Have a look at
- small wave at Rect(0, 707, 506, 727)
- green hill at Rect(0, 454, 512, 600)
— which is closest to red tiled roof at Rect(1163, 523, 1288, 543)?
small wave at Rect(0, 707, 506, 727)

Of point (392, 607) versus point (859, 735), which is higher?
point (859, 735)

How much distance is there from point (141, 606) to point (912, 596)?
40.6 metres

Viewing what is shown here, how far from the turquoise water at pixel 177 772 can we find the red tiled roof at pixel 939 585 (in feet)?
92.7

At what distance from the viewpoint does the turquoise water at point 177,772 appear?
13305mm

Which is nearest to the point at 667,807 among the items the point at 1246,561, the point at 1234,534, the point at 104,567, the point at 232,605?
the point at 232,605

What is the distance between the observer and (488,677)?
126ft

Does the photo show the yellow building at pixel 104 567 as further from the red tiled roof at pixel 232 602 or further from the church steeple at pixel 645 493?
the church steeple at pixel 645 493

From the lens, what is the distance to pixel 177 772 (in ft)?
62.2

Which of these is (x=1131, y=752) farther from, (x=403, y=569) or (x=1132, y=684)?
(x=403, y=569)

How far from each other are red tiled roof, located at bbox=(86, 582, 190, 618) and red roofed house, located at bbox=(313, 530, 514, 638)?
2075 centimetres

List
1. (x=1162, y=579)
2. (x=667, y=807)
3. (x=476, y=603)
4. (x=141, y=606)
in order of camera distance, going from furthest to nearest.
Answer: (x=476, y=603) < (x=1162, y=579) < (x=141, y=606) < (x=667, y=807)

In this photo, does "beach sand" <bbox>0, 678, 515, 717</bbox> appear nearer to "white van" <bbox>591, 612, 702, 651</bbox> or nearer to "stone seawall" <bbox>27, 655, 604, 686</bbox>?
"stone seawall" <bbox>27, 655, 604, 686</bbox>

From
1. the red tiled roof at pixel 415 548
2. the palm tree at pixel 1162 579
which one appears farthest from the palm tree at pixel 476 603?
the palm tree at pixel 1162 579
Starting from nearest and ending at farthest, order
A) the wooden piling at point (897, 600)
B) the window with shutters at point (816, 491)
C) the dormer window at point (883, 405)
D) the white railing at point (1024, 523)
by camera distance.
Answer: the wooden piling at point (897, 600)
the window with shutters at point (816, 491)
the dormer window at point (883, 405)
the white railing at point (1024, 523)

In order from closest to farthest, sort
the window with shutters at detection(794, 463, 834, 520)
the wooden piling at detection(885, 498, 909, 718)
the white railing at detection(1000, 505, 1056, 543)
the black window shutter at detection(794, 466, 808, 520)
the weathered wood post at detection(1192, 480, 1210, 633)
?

____________

Write out all of the records above word for word, leaving nothing out and changing nothing.

Task result
Have a look at
- small wave at Rect(0, 707, 506, 727)
- green hill at Rect(0, 454, 512, 600)
— which is closest to red tiled roof at Rect(1163, 523, 1288, 543)?
small wave at Rect(0, 707, 506, 727)

Of point (392, 607) versus point (859, 735), which is higher?
point (859, 735)

How much distance is there from point (141, 606) to point (912, 596)?
40.6 metres

Viewing what is shown here, how far from the turquoise water at pixel 177 772 can we find the red tiled roof at pixel 939 585 (in feet)?
92.7

At what distance from the viewpoint does the turquoise water at point 177,772 appear?
13305mm

Which is nearest to the point at 667,807 among the items the point at 1246,561, the point at 1234,534, the point at 104,567, the point at 232,605?
the point at 232,605

What is the distance between the observer and (488,677)?
126ft

Does the photo show the yellow building at pixel 104 567 as further from the red tiled roof at pixel 232 602 or further from the church steeple at pixel 645 493?
the church steeple at pixel 645 493

From the lens, what is the distance to pixel 177 772 (in ft)?
62.2

Which of these is (x=1131, y=752) farther from, (x=403, y=569) or (x=1132, y=684)?
(x=403, y=569)

How far from each other are red tiled roof, located at bbox=(86, 582, 190, 618) and red roofed house, located at bbox=(313, 530, 514, 638)?
2075 centimetres

List
1. (x=1162, y=579)
2. (x=667, y=807)
3. (x=476, y=603)
4. (x=141, y=606)
in order of camera distance, going from furthest to nearest.
Answer: (x=476, y=603) < (x=1162, y=579) < (x=141, y=606) < (x=667, y=807)

In this photo, does "beach sand" <bbox>0, 678, 515, 717</bbox> appear nearer to "white van" <bbox>591, 612, 702, 651</bbox> or nearer to "stone seawall" <bbox>27, 655, 604, 686</bbox>?
"stone seawall" <bbox>27, 655, 604, 686</bbox>

From
1. the red tiled roof at pixel 415 548
2. the palm tree at pixel 1162 579
which one appears farthest from the palm tree at pixel 476 603?
the palm tree at pixel 1162 579
Starting from nearest and ending at farthest, order
A) the wooden piling at point (897, 600)
B) the window with shutters at point (816, 491)
C) the dormer window at point (883, 405)
D) the white railing at point (1024, 523)
by camera distance.
Answer: the wooden piling at point (897, 600)
the window with shutters at point (816, 491)
the dormer window at point (883, 405)
the white railing at point (1024, 523)

In order from closest to farthest, sort
the window with shutters at detection(794, 463, 834, 520)
the wooden piling at detection(885, 498, 909, 718)
the white railing at detection(1000, 505, 1056, 543)
the black window shutter at detection(794, 466, 808, 520)
the weathered wood post at detection(1192, 480, 1210, 633)
?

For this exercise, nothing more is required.